‘Sensible Gun Legislation’ Rejected Again

Local activists reaffirm their commitment to gun violence prevention movement.

On July 14, more than 75 concerned people who oppose gun violence in Fairfax turned out to protest at the National Rifle Association. More motivation came from the July 9 failed special session of the Virginia General Assembly, when Republican lawmakers adjourned in record time without considering any proposed legislation.

Passing motorists heading to and from Oakton on a Sunday afternoon beep their car horns and give thumbs-up gestures in support of the protesters, who line the sidewalk at 11250 Waples Mill Road on a hot summer day July 14 — which marks their 79th consecutive vigil for the 20 school children and six adults fatally shot Dec. 14, 2012 at the Sandy Hook Elementary School in Newtown, Conn.

The anti-gun violence activists are used to having their firearm safety bills shot down in committee soon after the Virginia General Assembly regular session starts each January.

“We’re always hopeful,” says Del.

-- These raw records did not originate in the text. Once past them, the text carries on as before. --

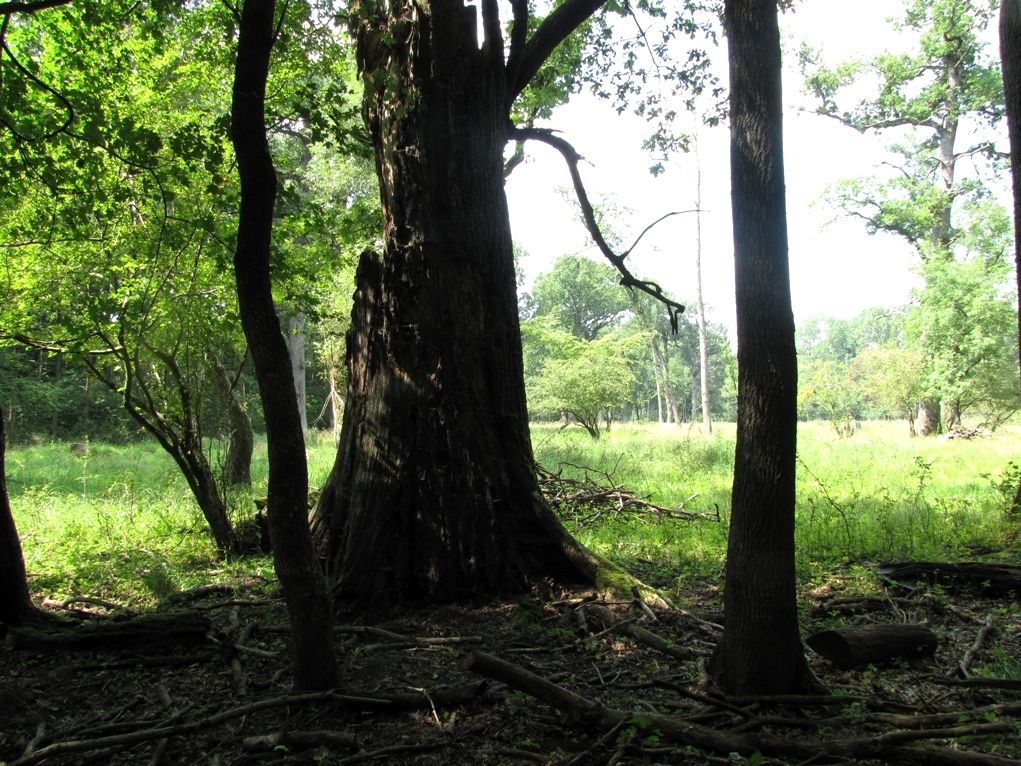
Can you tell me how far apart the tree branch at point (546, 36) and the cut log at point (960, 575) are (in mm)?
5737

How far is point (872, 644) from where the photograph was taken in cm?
436

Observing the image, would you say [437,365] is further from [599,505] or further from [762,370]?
[599,505]

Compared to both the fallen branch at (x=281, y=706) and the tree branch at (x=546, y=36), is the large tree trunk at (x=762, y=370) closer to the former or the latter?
the fallen branch at (x=281, y=706)

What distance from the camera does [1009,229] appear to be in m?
27.1

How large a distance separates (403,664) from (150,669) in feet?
5.74

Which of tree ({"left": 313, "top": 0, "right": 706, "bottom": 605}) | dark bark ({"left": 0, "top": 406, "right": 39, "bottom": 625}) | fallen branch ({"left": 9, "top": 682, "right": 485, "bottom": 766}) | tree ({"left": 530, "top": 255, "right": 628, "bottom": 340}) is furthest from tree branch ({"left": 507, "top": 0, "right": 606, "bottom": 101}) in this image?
tree ({"left": 530, "top": 255, "right": 628, "bottom": 340})

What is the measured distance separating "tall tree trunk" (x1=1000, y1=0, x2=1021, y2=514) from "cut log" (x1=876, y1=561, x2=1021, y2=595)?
2507 millimetres

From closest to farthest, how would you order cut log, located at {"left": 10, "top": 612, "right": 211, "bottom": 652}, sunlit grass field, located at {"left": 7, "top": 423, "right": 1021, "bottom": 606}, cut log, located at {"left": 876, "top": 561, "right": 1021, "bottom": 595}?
cut log, located at {"left": 10, "top": 612, "right": 211, "bottom": 652} < cut log, located at {"left": 876, "top": 561, "right": 1021, "bottom": 595} < sunlit grass field, located at {"left": 7, "top": 423, "right": 1021, "bottom": 606}

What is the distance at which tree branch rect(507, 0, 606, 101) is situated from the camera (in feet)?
21.6

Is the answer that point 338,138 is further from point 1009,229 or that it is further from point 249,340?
point 1009,229

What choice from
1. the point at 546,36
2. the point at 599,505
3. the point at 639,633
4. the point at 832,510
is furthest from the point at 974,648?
the point at 546,36

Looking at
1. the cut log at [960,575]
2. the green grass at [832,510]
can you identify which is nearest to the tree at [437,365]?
the green grass at [832,510]

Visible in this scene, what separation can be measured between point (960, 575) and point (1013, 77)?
180 inches

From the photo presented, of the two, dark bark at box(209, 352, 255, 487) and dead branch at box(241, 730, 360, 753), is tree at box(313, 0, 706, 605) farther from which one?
dark bark at box(209, 352, 255, 487)
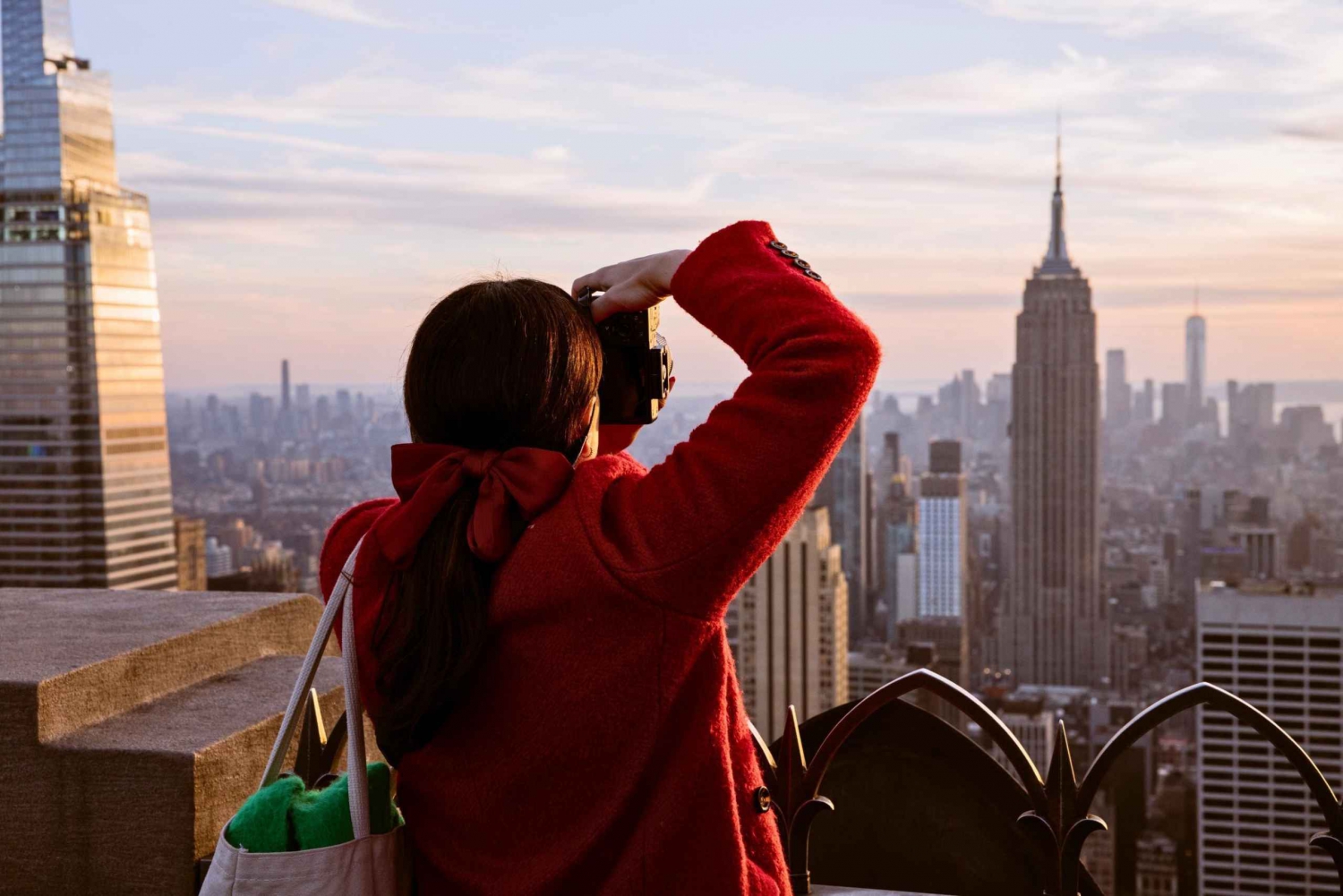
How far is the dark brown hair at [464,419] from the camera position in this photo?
1340mm

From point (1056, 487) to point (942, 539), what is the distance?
51.6ft

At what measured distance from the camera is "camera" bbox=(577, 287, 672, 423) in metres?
1.50

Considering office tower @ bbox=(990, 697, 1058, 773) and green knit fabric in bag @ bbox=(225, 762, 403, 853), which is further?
office tower @ bbox=(990, 697, 1058, 773)

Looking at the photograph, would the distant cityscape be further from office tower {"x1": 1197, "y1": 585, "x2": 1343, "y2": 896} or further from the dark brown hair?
the dark brown hair

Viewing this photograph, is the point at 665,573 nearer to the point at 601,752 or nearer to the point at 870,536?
the point at 601,752

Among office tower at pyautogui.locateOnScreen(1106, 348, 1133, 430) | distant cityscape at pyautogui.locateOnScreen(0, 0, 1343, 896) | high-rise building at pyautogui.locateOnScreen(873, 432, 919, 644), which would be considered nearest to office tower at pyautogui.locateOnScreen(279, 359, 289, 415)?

Kenneth “Ken” R. Plum (D-36t) of Reston at the monthly NRA protest, “but realistic.”

THE JULY 9 special gun session called by Gov. Ralph S. Northam was no different, as state lawmakers adjourned early with no floor votes on the governor’s package of eight proposed gun safety measures. Plum said the General Assembly adjourned just 90 minutes after the session started at noon.

A week later, Kris Gregory of Falls Church said the most important fact to concerned citizens like herself was every delegate and state senator in the Virginia General Assembly had to vote to adjourn. It was a party-line vote to end the special session July 9 and the Democrats were outnumbered by the Republicans.

“It’s such a cowardly way to do it,” points out Plum, who is the longest serving member of the Virginia House of Delegates.

Most gun violence prevention activists believe the NRA controls the Republican majority. Gregory attended the July 9 “Votes and Laws” rally held that morning by Moms Demand Action For Gun Sense in America before the legislative session started. She said buses chartered by Brady United Against Gun Violence left Richmond at 1 p.m. before a scheduled 2 p.m. gun rights rally held at the Old Bell Tower. She explained the Virginia Capitol Police requested both sides hold their rallies separately.

Gregory noted at the NRA protest she and more than 500 activists of the gun violence prevention movement statewide were in Richmond July 9 to get a message out to elected officials, “not to provoke the Second Amendment advocates.”

She and other protesters learned about the outcome of the special session on the bus ride home through text message from Brady staffers, who stayed in Richmond.

THE GOVERNOR said July 9: “I expected lawmakers to take this seriously. I expected them to do what their constituents elected them to do — discuss issues and take votes.”

“An average of three Virginians die each day due to gun violence,” Northam said. “That means hundreds of Virginians may die between today and Nov. 18, the next day the legislature plans to work.”

According to the state government website, lawmakers agreed to meet again after the Nov. 5 General Election. Gregory makes it clear she and other activists are working to elect “gun violence prevention champions here in Virginia” on Nov. 5. They are united in heeding a call Gov. Northam has made to Commonwealth voters for more than a year: “If you can’t change their hearts, change their seats.”